*Document excerpt*:
----------------

Step 5. GMO Awareness
Many people do not even know what a GMO is. By increasing awareness we will be informing people of the possible health risks of GMOs and possible environmental impact as well. This may lead people to avoid buying GMOs which would lead to less of a demand and less farmers growing GMOs which will reduce GMO contamination. By getting people to sign petitions to get GMOs labeled the average consumer will become aware of what foods contain GMOs and will be more likely to avoid them. You can increase awareness by getting bumper stickers and t-shirts with GMO messages on them, sending emails, joining groups about GMOs etc.
by Allison Scott
March 30, 2011
For those of us who would like to eat foods free of GMOs, we turn to organic foods. However, organics may not always be the best way to avoid GMOs. There is no mandatory testing for GMOs on organic farms. A survey of organic farmers showed that only "17% of respondents have had GMO testing conducted". This means that about 83% of organic farms have never been tested for GMO contamination! Of the 17% of organic farms tested for GMO contamination "11% of those who have had GMO testing done recieved a positive test result."
=====
How much contamination is there? "Organic dairy farmer Albert Straus started testing corn fed to his 300-head dairy herd in 2007, and found that about one-third had GE contaminants."
http://q.gs/21uE9
So what do we do to avoid GMO contamination of our food.
Step 1. Ask your local organic farmer not to grow plants that could be contaminated by GMOs through cross fertilization and to test for GMO contamination.
Do not buy the crops most likely to have been contaminated by GMOs, such as corn, canola or soy or any products containing them, even if they are organic. We should be able to be sure that we are not eating GMOs and not just hoping our food has not been contaminated. By not growing the crops most likely to be contaminated by GMOs and testing for GMOs organic farmers will be able to give us much more assurance that our food is not contaminated by GMOs.

----------------

*Entries provided*:
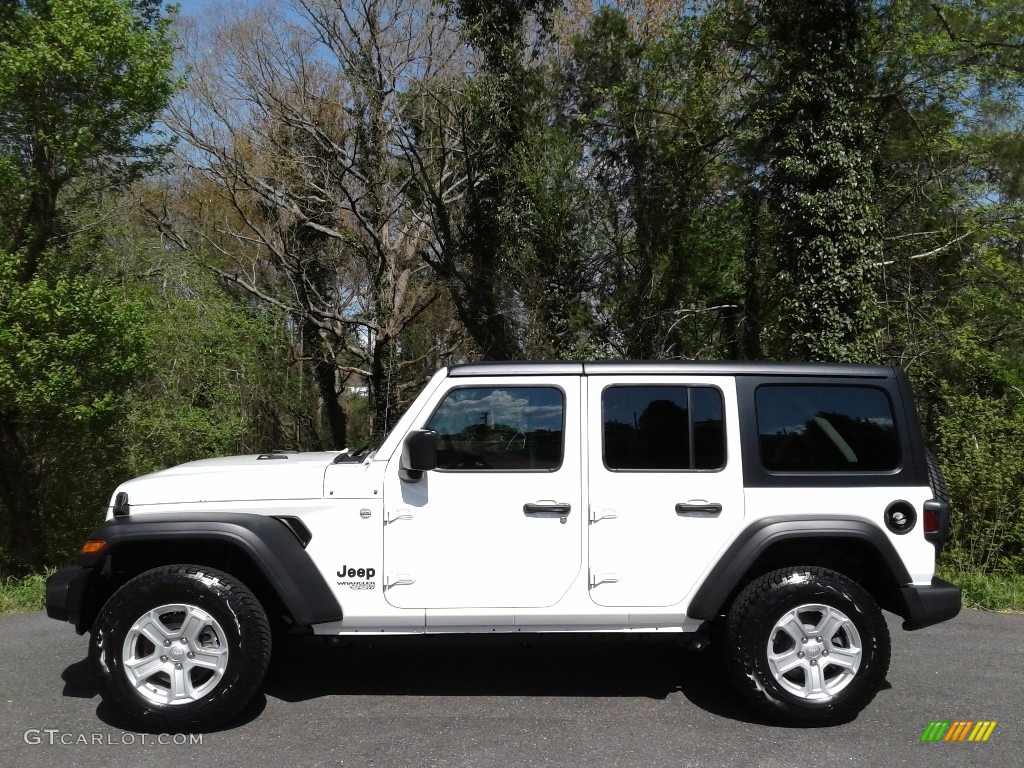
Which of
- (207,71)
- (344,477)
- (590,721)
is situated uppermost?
(207,71)

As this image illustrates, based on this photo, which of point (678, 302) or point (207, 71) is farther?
point (207, 71)

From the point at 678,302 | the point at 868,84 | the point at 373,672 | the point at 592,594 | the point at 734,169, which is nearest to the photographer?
the point at 592,594

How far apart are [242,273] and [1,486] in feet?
38.3

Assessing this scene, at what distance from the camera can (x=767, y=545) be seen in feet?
13.9

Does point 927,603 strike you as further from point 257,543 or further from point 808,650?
point 257,543

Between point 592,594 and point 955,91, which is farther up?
point 955,91

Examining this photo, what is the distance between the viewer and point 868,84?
500 inches

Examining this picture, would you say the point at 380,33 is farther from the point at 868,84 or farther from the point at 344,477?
the point at 344,477

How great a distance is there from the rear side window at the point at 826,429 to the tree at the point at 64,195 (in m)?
7.12

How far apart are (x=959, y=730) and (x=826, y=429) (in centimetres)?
165

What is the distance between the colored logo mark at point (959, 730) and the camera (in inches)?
163

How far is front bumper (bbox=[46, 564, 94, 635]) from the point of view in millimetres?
4164

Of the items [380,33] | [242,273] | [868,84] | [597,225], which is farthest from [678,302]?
[242,273]

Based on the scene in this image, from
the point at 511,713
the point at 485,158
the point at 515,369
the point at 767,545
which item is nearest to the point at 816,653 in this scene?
the point at 767,545
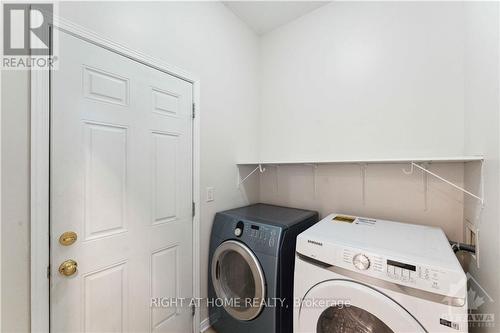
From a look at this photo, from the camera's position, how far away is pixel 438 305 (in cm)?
83

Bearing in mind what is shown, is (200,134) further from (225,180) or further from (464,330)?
(464,330)

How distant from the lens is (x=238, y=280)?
1.65 m

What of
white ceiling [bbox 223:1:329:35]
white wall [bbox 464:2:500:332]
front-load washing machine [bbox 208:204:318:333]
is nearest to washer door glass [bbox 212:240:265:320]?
front-load washing machine [bbox 208:204:318:333]

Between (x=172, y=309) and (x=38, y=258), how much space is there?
94 cm

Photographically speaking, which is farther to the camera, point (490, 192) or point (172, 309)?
point (172, 309)

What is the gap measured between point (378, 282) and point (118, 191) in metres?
1.44

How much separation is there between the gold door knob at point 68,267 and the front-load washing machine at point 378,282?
1.17 meters

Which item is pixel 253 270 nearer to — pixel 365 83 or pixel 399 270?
pixel 399 270

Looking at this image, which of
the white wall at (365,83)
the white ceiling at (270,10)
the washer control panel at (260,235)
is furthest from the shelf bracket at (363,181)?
the white ceiling at (270,10)

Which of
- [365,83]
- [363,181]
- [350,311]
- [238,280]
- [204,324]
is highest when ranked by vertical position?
[365,83]

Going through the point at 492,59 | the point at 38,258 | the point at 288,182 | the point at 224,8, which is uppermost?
the point at 224,8

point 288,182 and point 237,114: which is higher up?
point 237,114

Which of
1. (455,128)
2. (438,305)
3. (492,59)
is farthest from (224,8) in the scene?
(438,305)

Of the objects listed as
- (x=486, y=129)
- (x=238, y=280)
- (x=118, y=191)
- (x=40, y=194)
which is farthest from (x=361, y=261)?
(x=40, y=194)
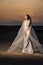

----------------

*Task instructions*: Copy the passage of the text on GMO contamination that opens with the words containing "by Allison Scott" and closes with "of our food.". The items are separate material and have no connection to the text on GMO contamination.

*Answer to this problem*:
by Allison Scott
March 30, 2011
For those of us who would like to eat foods free of GMOs, we turn to organic foods. However, organics may not always be the best way to avoid GMOs. There is no mandatory testing for GMOs on organic farms. A survey of organic farmers showed that only "17% of respondents have had GMO testing conducted". This means that about 83% of organic farms have never been tested for GMO contamination! Of the 17% of organic farms tested for GMO contamination "11% of those who have had GMO testing done recieved a positive test result."
=====
How much contamination is there? "Organic dairy farmer Albert Straus started testing corn fed to his 300-head dairy herd in 2007, and found that about one-third had GE contaminants."
http://q.gs/21uE9
So what do we do to avoid GMO contamination of our food.